Influence of incubation on the chromatin condensation and nuclear stability of human spermatozoa by flow cytometry

Abstract

Flow cytometry analysis was used for the accurate and objective evaluation of sperm chromatin condensation and chromatin stability of sperm nuclei. It was also possible to determine the influence of incubation on sperm chromatin. Different types of spermatozoa were studied: unprocessed spermatozoa at 1 and 45 min after ejaculation, after swim-up (migrated), spermatozoa incubated for 6 h in non-capacitating conditions (aged), or in B2 medium (capacitated) or B2 medium followed 1 h later with A23187 (reacted).
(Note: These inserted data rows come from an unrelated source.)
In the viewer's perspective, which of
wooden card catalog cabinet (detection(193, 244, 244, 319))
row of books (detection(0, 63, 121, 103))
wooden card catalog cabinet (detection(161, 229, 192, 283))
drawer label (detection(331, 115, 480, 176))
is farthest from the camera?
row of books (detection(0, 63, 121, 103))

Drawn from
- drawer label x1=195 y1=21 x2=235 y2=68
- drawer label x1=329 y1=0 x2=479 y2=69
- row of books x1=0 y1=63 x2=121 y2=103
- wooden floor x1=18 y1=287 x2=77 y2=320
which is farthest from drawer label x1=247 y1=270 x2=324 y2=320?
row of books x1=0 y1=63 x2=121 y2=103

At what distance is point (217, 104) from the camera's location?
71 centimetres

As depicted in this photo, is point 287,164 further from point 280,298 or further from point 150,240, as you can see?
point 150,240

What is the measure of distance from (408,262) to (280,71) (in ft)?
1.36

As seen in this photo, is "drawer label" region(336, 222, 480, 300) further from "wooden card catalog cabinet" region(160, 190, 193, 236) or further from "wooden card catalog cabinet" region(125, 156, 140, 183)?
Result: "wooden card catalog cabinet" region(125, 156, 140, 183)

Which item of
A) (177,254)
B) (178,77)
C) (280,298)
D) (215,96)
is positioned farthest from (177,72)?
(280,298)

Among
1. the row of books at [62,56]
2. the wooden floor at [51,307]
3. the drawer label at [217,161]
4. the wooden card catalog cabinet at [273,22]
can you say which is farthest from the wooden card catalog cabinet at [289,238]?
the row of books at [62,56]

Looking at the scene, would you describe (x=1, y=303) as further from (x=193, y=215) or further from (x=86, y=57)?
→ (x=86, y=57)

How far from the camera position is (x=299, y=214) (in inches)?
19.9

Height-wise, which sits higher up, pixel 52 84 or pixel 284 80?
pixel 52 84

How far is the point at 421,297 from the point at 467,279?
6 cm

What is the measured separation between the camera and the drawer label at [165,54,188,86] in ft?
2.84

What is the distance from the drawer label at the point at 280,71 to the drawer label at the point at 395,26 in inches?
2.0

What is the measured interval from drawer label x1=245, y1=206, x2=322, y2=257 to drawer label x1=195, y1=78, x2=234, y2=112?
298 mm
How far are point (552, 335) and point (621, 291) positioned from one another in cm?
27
All types of spermatozoa were analysed before and after treatment with various decondensation agents: sodium dodecyl sulphate (SDS), SDS plus EDTA and SDS plus disulphide-reducing agent [dithiotreitol (DTT)]. Sperm nuclei were enzymatically isolated and stained with propidium iodide. Three flow cytometric parameters were then measured: forward light scatter (cellular size), side light scatter (cellular complexity) and fluorescence (uptake of propidium iodide). Fluorescence was the most suitable parameter to study the degree of condensation and resistance to decondensation of DNA in the spermatozoa. Unprocessed spermatozoa 1 min after ejaculation underwent decondensation by all assessed treatments (anionic detergent, chelating or disulphide-reducing agents). Unprocessed spermatozoa 45 min after ejaculation and migrated spermatozoa did not undergo decondensation with SDS treatment, but decondensation occurred after treatment with SDS+EDTA or SDS+DTT. Spermatozoa incubated for 6 h under both non-capacitating (aged spermatozoa) and capacitating conditions (capacitated spermatozoa) and reacted spermatozoa were decondensed only after treatment with SDS+DTT.